■ **Records for processing**:
┄┄┄┄┄┄┄┄┄┄

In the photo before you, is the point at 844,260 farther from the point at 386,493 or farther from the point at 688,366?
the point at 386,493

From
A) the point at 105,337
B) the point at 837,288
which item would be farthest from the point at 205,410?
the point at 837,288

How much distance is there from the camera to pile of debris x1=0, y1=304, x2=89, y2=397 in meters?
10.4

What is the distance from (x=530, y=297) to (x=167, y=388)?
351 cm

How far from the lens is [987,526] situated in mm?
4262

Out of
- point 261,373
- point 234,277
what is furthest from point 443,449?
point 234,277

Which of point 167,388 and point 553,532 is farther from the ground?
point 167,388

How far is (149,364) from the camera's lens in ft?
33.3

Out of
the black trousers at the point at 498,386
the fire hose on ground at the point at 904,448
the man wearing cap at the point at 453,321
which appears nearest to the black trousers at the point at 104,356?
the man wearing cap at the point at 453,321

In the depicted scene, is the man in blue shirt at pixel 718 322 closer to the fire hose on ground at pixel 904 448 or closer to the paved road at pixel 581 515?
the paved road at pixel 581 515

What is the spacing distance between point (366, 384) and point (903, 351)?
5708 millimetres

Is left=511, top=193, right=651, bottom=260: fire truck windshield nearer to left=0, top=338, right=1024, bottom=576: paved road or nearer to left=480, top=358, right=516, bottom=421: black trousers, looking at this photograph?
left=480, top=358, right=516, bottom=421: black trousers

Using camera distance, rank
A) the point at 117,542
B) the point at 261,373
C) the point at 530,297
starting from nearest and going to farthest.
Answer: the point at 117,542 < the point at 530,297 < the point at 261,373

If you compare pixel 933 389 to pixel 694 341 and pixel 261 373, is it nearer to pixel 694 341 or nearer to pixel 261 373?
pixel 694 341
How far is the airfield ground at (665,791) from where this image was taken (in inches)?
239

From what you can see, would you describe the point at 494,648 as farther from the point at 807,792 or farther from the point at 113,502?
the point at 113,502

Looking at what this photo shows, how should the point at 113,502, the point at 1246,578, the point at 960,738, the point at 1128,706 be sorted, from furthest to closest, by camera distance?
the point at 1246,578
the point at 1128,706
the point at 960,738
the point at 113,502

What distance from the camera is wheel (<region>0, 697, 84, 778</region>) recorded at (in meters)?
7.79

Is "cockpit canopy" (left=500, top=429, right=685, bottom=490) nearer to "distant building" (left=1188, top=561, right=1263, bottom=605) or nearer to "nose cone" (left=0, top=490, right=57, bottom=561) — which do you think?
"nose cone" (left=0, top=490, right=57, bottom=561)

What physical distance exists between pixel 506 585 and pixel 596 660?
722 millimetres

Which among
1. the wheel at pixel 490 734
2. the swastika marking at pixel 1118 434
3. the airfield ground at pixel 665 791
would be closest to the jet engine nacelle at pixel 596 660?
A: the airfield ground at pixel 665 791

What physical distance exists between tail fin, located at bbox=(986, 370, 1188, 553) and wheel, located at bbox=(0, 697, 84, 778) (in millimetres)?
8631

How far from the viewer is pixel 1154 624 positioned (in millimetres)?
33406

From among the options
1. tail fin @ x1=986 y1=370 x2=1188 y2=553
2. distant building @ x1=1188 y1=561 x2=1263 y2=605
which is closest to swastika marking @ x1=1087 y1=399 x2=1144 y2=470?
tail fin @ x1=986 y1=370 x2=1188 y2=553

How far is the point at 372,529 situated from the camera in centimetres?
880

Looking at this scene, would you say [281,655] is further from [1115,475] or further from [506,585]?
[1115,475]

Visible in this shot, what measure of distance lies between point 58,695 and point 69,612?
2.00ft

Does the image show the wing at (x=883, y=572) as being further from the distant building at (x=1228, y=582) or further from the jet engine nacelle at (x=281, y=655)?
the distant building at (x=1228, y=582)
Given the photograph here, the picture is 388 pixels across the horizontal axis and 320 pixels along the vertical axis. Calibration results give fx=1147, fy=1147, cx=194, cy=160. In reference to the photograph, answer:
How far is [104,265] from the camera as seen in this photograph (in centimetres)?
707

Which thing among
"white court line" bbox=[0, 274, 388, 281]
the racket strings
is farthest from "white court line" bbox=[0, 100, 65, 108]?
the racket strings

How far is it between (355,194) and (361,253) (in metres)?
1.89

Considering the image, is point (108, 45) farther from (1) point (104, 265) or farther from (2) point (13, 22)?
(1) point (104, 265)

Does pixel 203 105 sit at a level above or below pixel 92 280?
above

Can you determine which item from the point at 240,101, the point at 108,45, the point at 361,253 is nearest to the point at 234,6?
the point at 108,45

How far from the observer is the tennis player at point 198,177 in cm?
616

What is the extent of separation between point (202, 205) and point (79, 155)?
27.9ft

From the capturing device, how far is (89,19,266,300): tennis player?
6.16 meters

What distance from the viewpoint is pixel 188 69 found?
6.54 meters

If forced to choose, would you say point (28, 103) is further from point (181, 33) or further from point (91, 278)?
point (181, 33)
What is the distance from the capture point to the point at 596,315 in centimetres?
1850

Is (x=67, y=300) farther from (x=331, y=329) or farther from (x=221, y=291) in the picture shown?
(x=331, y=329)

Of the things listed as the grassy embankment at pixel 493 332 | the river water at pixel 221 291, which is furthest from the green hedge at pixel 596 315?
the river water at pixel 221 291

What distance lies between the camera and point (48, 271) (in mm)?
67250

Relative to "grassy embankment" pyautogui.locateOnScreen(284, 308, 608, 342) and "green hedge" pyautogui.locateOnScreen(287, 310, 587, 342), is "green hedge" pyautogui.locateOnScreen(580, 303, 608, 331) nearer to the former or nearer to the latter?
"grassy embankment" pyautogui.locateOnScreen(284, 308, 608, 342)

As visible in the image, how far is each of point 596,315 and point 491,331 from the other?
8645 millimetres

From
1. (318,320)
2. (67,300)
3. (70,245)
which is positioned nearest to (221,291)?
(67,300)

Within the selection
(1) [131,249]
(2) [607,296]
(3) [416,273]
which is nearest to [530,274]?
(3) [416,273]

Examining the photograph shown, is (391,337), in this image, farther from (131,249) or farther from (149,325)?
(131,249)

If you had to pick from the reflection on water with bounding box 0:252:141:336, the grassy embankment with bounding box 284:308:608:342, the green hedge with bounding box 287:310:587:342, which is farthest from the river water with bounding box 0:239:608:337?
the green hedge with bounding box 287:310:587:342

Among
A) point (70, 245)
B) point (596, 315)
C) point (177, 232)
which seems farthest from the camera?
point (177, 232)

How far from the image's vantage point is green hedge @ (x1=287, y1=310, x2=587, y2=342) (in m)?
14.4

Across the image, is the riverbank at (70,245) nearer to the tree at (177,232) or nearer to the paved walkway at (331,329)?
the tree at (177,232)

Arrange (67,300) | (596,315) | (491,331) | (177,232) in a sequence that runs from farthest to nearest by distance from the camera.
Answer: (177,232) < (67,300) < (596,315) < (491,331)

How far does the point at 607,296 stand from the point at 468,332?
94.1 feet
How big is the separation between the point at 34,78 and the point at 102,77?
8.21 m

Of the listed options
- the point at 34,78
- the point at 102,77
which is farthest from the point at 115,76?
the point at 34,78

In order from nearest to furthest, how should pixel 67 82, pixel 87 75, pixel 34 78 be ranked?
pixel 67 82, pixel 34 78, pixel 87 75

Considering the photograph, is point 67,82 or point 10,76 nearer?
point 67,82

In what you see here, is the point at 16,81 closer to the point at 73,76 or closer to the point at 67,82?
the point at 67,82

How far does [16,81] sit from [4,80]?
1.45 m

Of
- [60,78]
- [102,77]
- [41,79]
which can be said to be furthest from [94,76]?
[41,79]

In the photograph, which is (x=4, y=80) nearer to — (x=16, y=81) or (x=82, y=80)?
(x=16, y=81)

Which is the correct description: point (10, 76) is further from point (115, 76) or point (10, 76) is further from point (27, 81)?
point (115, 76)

┄┄┄┄┄┄┄┄┄┄

Extract all of the data shown above and repeat it verbatim.

■ **Exercise output**:
In the photo before you, is the point at 844,260 farther from the point at 386,493 or farther from the point at 688,366?
the point at 386,493

From
A) the point at 105,337
B) the point at 837,288
which item would be farthest from the point at 205,410?
the point at 837,288

How much distance is there from the camera to pile of debris x1=0, y1=304, x2=89, y2=397 in meters?
10.4

What is the distance from (x=530, y=297) to (x=167, y=388)?
351 cm

How far from the lens is [987,526] situated in mm?
4262

Out of
- point 261,373
- point 234,277
what is furthest from point 443,449?
point 234,277

Which of point 167,388 and point 553,532 is farther from the ground?
point 167,388

How far is (149,364) from the camera's lens in ft?
33.3

Out of
the black trousers at the point at 498,386
the fire hose on ground at the point at 904,448
the man wearing cap at the point at 453,321
which appears nearest to the black trousers at the point at 104,356?
the man wearing cap at the point at 453,321

In the depicted scene, is the man in blue shirt at pixel 718 322 closer to the fire hose on ground at pixel 904 448 or closer to the paved road at pixel 581 515?
the paved road at pixel 581 515

What is the spacing distance between point (366, 384) and point (903, 351)?
5708 millimetres

Is left=511, top=193, right=651, bottom=260: fire truck windshield nearer to left=0, top=338, right=1024, bottom=576: paved road or nearer to left=480, top=358, right=516, bottom=421: black trousers, looking at this photograph?
left=480, top=358, right=516, bottom=421: black trousers

Using camera distance, rank
A) the point at 117,542
B) the point at 261,373
C) the point at 530,297
starting from nearest and going to farthest.
Answer: the point at 117,542 < the point at 530,297 < the point at 261,373

If you compare pixel 933 389 to pixel 694 341 and pixel 261 373, is it nearer to pixel 694 341 or nearer to pixel 261 373?
pixel 694 341
How far is the airfield ground at (665,791) from where this image was taken (in inches)?
239

From what you can see, would you describe the point at 494,648 as farther from the point at 807,792 or farther from the point at 113,502?
the point at 113,502

Looking at what this photo shows, how should the point at 113,502, the point at 1246,578, the point at 960,738, the point at 1128,706 be sorted, from furthest to closest, by camera distance?
the point at 1246,578
the point at 1128,706
the point at 960,738
the point at 113,502

What distance from the camera is wheel (<region>0, 697, 84, 778</region>) recorded at (in meters)?
7.79

Is "cockpit canopy" (left=500, top=429, right=685, bottom=490) nearer to "distant building" (left=1188, top=561, right=1263, bottom=605) or nearer to "nose cone" (left=0, top=490, right=57, bottom=561) — which do you think?
"nose cone" (left=0, top=490, right=57, bottom=561)

What physical distance exists between pixel 506 585 and pixel 596 660?
722 millimetres

Which among
1. the wheel at pixel 490 734
2. the swastika marking at pixel 1118 434
3. the airfield ground at pixel 665 791
would be closest to the jet engine nacelle at pixel 596 660?
A: the airfield ground at pixel 665 791

What physical distance exists between tail fin, located at bbox=(986, 370, 1188, 553) and wheel, located at bbox=(0, 697, 84, 778) (in millimetres)?
8631

How far from the viewer is pixel 1154 624 positioned (in millimetres)?
33406

From among the options
1. tail fin @ x1=986 y1=370 x2=1188 y2=553
2. distant building @ x1=1188 y1=561 x2=1263 y2=605
which is closest to swastika marking @ x1=1087 y1=399 x2=1144 y2=470?
tail fin @ x1=986 y1=370 x2=1188 y2=553

How far is the point at 372,529 situated from the camera in centimetres?
880

Looking at this scene, would you say [281,655] is further from [1115,475] or further from [506,585]?
[1115,475]

Visible in this shot, what measure of distance lies between point 58,695 and point 69,612?
2.00ft

Does the image show the wing at (x=883, y=572) as being further from the distant building at (x=1228, y=582) or further from the jet engine nacelle at (x=281, y=655)?
the distant building at (x=1228, y=582)
Given the photograph here, the picture is 388 pixels across the horizontal axis and 320 pixels along the vertical axis. Calibration results give fx=1147, fy=1147, cx=194, cy=160. In reference to the photograph, answer:
How far is [104,265] from the camera as seen in this photograph (in centimetres)?
707

Which thing among
"white court line" bbox=[0, 274, 388, 281]
the racket strings
is farthest from "white court line" bbox=[0, 100, 65, 108]?
the racket strings

How far is it between (355,194) and (361,253) (in metres)?
1.89

Considering the image, is point (108, 45) farther from (1) point (104, 265) or farther from (2) point (13, 22)?
(1) point (104, 265)

Does pixel 203 105 sit at a level above or below pixel 92 280?
above

Can you determine which item from the point at 240,101, the point at 108,45, the point at 361,253 is nearest to the point at 234,6?
the point at 108,45

How far from the observer is the tennis player at point 198,177 in cm?
616

What is the extent of separation between point (202, 205) and point (79, 155)?
27.9ft

From the capturing device, how far is (89,19,266,300): tennis player?
6.16 meters

What distance from the viewpoint is pixel 188 69 found?
6.54 meters

If forced to choose, would you say point (28, 103) is further from point (181, 33) or further from point (91, 278)?
point (181, 33)
What is the distance from the capture point to the point at 596,315 in centimetres?
1850

Is (x=67, y=300) farther from (x=331, y=329) or farther from (x=221, y=291) in the picture shown?
(x=331, y=329)

Of the things listed as the grassy embankment at pixel 493 332 | the river water at pixel 221 291, which is furthest from the green hedge at pixel 596 315?
the river water at pixel 221 291

What distance lies between the camera and point (48, 271) (in mm)?
67250

Relative to "grassy embankment" pyautogui.locateOnScreen(284, 308, 608, 342) and "green hedge" pyautogui.locateOnScreen(287, 310, 587, 342), is "green hedge" pyautogui.locateOnScreen(580, 303, 608, 331) nearer to the former or nearer to the latter?
"grassy embankment" pyautogui.locateOnScreen(284, 308, 608, 342)

As visible in the image, how far is each of point 596,315 and point 491,331 from the other?
8645 millimetres

From
1. (318,320)
2. (67,300)
3. (70,245)
which is positioned nearest to (221,291)?
(67,300)

Within the selection
(1) [131,249]
(2) [607,296]
(3) [416,273]
which is nearest to [530,274]?
(3) [416,273]

Examining the photograph shown, is (391,337), in this image, farther from (131,249) or farther from (149,325)?
(131,249)

If you had to pick from the reflection on water with bounding box 0:252:141:336, the grassy embankment with bounding box 284:308:608:342, the green hedge with bounding box 287:310:587:342, which is farthest from the river water with bounding box 0:239:608:337?
the green hedge with bounding box 287:310:587:342

Among
A) point (70, 245)
B) point (596, 315)
C) point (177, 232)
which seems farthest from the camera?
point (177, 232)

How far from the image's vantage point is green hedge @ (x1=287, y1=310, x2=587, y2=342) (in m)?
14.4

Across the image, is the riverbank at (70,245) nearer to the tree at (177,232) or nearer to the paved walkway at (331,329)?
the tree at (177,232)

Arrange (67,300) | (596,315) | (491,331) | (177,232) in a sequence that runs from farthest to nearest by distance from the camera.
Answer: (177,232) < (67,300) < (596,315) < (491,331)

How far does the point at 607,296 stand from the point at 468,332?
94.1 feet
How big is the separation between the point at 34,78 and the point at 102,77?
8.21 m

Of the listed options
- the point at 34,78
- the point at 102,77
which is farthest from the point at 115,76?
the point at 34,78

In order from nearest to furthest, how should pixel 67 82, pixel 87 75, pixel 34 78 be ranked?
pixel 67 82, pixel 34 78, pixel 87 75

Considering the photograph, is point 67,82 or point 10,76 nearer?
point 67,82

In what you see here, is the point at 16,81 closer to the point at 73,76 or closer to the point at 67,82?
the point at 67,82

How far does [16,81] sit from [4,80]?
1.45 m

Of
- [60,78]
- [102,77]
- [41,79]
which can be said to be furthest from [94,76]?
[41,79]

In the photograph, which is (x=4, y=80) nearer to — (x=16, y=81) or (x=82, y=80)?
(x=16, y=81)

Which is the correct description: point (10, 76) is further from point (115, 76) or point (10, 76) is further from point (27, 81)?
point (115, 76)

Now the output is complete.